----- Dataset

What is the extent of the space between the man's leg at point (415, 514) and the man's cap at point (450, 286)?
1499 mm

----------
----- Dataset

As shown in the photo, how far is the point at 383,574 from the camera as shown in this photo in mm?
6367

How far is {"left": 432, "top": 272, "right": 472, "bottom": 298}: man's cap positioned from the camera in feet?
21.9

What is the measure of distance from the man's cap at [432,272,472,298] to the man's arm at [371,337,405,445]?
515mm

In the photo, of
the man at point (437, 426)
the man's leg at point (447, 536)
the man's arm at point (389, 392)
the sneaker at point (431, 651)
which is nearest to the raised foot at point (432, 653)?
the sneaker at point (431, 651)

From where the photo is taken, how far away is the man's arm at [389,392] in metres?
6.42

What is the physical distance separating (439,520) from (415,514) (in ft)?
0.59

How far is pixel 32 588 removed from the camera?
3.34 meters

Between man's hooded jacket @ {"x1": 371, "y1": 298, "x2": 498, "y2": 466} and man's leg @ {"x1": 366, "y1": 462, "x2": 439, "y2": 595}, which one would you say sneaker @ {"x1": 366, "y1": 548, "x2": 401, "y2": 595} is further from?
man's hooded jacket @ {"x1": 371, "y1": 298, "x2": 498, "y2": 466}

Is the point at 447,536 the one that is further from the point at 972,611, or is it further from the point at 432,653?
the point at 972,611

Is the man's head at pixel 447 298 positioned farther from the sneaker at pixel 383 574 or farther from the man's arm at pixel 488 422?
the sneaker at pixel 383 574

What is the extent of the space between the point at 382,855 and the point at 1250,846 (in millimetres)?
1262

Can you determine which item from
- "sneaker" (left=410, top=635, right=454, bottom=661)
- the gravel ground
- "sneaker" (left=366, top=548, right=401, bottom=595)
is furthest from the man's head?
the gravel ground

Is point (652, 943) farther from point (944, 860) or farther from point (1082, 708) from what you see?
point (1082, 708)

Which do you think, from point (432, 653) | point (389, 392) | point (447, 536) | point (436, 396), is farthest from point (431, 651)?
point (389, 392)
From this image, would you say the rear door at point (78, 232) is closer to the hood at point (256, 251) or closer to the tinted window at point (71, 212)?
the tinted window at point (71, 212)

----------

__Problem__
Tally the lines of the entries above that contain the word "camera", treating case as significant, and give only the number.

__Finished exercise__
3